Manga does have one advantage in this respect, though. Usually when a "genre" of popular culture suddenly explodes in popularity (and I know that manga isn't a genre, but bookstores and publishers treat it like one), the only way for publishers to take full advantage of the opportunity is to rapidly crank out as many examples of the genre as possible. Naturally, most of what is cranked out is lousy. But in the case of manga, there is a huge reservoir of material waiting to be licensed.
But, doomsayers might object, U.S. publishers are already scraping the bottom of the barrel! (I've seen this assertion online, though I don't remember where.) This is simply wrong, and in this case I do have evidence. Far from scraping the bottom of the barrel, U.S. publishers have barely scratched the surface. And I'm not even talking about manga of high artistic merit but marginal profitability, the kind I tend to review; I'm talking about "mainstream" series which are popular in Japan, and which there's every reason to think would sell here. People who say U.S. publishers are scraping the bottom of the barrel must have no idea how much just how much manga there is. If you live in New York or San Francisco, it's educational to visit the Kinokuniya bookstores there and just check out the size of the manga sections: the manga section of even the most well-stocked Borders is minuscule in comparison. And at that, those stores presumably only carry titles currently in print in Japan.
For people used to the current shrunken U.S. comics industry, it's hard to grasp just how much manga Japan puts out every year, and has been putting out for decades. Weekly Shounen Jump and Weekly Shounen Magazine each put out around 400 pages of story a week; between them that's enough to fill 200 paperback volumes a year. (Another way of looking at this figure is that either Weekly Shounen Jump alone or Weekly Shounen Magazine alone publishes approximately as many pages of story per month as all of Marvel's 32-page comics put together.) And that's just two magazines; there are dozens of others. Granted, most manga magazines are monthly or semi-monthly, rather than weekly; but even if a magazine only publishes 400 pages of story per month, that's still enough to fill twenty-four paperbacks a year, and many monthly magazines are bigger than that. And, as I said, this has been going on for decades.
To be sure, not everything published in Japan in the past forty years is a suitable candidate for licensing. No doubt even some series that have appeared in Shounen Jump will never be licensed. But my feeling is that the proportion of manga that's "too Japanese" for the U.S. market is much smaller than a lot of people think. After all, a series dealing with a board game virtually unknown in the U.S. has become a big hit (Hikaru no Go); two series leaning towards shounen-ai, long regarded as a peculiarly Japanese genre, are popular (Fake and Gravitation); and even a cooking manga seems to be doing fairly well (Iron Wok Jan).

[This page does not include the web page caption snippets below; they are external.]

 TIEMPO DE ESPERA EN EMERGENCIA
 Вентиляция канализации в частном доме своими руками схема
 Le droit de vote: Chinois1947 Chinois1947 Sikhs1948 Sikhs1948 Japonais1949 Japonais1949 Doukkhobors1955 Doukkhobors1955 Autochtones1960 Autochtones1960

There may be companies whose lines consist of substandard manga (though I what your and my definitions of "substandard" are different from the average manga reader's). But if so, it would be because of bad editorial judgment and/or insufficient capital, rather than because all the good manga have been taken. And I'm not saying that there will never be times when the growth in the supply of manga outpaces the growth in demand. We may be in one of those times now, though I don't know of any solid evidence of this. If so, I'd expect smaller publishers in particular to have a difficult time. But as for an industry-wide crash, while it can't be ruled out, I haven't seen any convincing arguments that it's likely to happen.

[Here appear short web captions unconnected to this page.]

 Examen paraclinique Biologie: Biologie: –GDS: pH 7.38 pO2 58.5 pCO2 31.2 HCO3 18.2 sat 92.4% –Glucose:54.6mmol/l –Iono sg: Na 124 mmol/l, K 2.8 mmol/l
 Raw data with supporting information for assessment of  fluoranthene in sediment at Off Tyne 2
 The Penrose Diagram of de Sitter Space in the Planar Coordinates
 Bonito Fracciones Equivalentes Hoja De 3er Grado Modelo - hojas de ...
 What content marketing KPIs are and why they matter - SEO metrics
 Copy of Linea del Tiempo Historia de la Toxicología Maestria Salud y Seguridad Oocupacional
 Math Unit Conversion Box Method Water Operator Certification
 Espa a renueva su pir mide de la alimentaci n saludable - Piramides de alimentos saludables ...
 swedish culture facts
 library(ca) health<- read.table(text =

Once again, we're seeing warnings of an impending manga bust, analogous to the recurring busts in the comics direct sales market (via Christopher Butcher and Fanboy Rampage). Personally, I'd be inclined to bet against it, but my skepticism isn't based on any particular evidence, just my sense that what manga is experiencing now doesn't feel to me like a glut. It certainly has happened in the past that a rapid expansion of a field has led to a flood of poor-quality products, turning off consumers and causing a collapse of the market; one example is paperback "gothics" in the 1960s or 1970s, iirc.
Manga does have one advantage in this respect, though. Usually when a "genre" of popular culture suddenly explodes in popularity (and I know that manga isn't a genre, but bookstores and publishers treat it like one), the only way for publishers to take full advantage of the opportunity is to rapidly crank out as many examples of the genre as possible. Naturally, most of what is cranked out is lousy. But in the case of manga, there is a huge reservoir of material waiting to be licensed.
But, doomsayers might object, U.S. publishers are already scraping the bottom of the barrel! (I've seen this assertion online, though I don't remember where.) This is simply wrong, and in this case I do have evidence. Far from scraping the bottom of the barrel, U.S. publishers have barely scratched the surface. And I'm not even talking about manga of high artistic merit but marginal profitability, the kind I tend to review; I'm talking about "mainstream" series which are popular in Japan, and which there's every reason to think would sell here. People who say U.S. publishers are scraping the bottom of the barrel must have no idea how much just how much manga there is. If you live in New York or San Francisco, it's educational to visit the Kinokuniya bookstores there and just check out the size of the manga sections: the manga section of even the most well-stocked Borders is minuscule in comparison. And at that, those stores presumably only carry titles currently in print in Japan.
For people used to the current shrunken U.S. comics industry, it's hard to grasp just how much manga Japan puts out every year, and has been putting out for decades. Weekly Shounen Jump and Weekly Shounen Magazine each put out around 400 pages of story a week; between them that's enough to fill 200 paperback volumes a year. (Another way of looking at this figure is that either Weekly Shounen Jump alone or Weekly Shounen Magazine alone publishes approximately as many pages of story per month as all of Marvel's 32-page comics put together.) And that's just two magazines; there are dozens of others. Granted, most manga magazines are monthly or semi-monthly, rather than weekly; but even if a magazine only publishes 400 pages of story per month, that's still enough to fill twenty-four paperbacks a year, and many monthly magazines are bigger than that. And, as I said, this has been going on for decades.
To be sure, not everything published in Japan in the past forty years is a suitable candidate for licensing. No doubt even some series that have appeared in Shounen Jump will never be licensed. But my feeling is that the proportion of manga that's "too Japanese" for the U.S. market is much smaller than a lot of people think. After all, a series dealing with a board game virtually unknown in the U.S. has become a big hit (Hikaru no Go); two series leaning towards shounen-ai, long regarded as a peculiarly Japanese genre, are popular (Fake and Gravitation); and even a cooking manga seems to be doing fairly well (Iron Wok Jan).
There may be companies whose lines consist of substandard manga (though I what your and my definitions of "substandard" are different from the average manga reader's). But if so, it would be because of bad editorial judgment and/or insufficient capital, rather than because all the good manga have been taken. And I'm not saying that there will never be times when the growth in the supply of manga outpaces the growth in demand. We may be in one of those times now, though I don't know of any solid evidence of this. If so, I'd expect smaller publishers in particular to have a difficult time. But as for an industry-wide crash, while it can't be ruled out, I haven't seen any convincing arguments that it's likely to happen.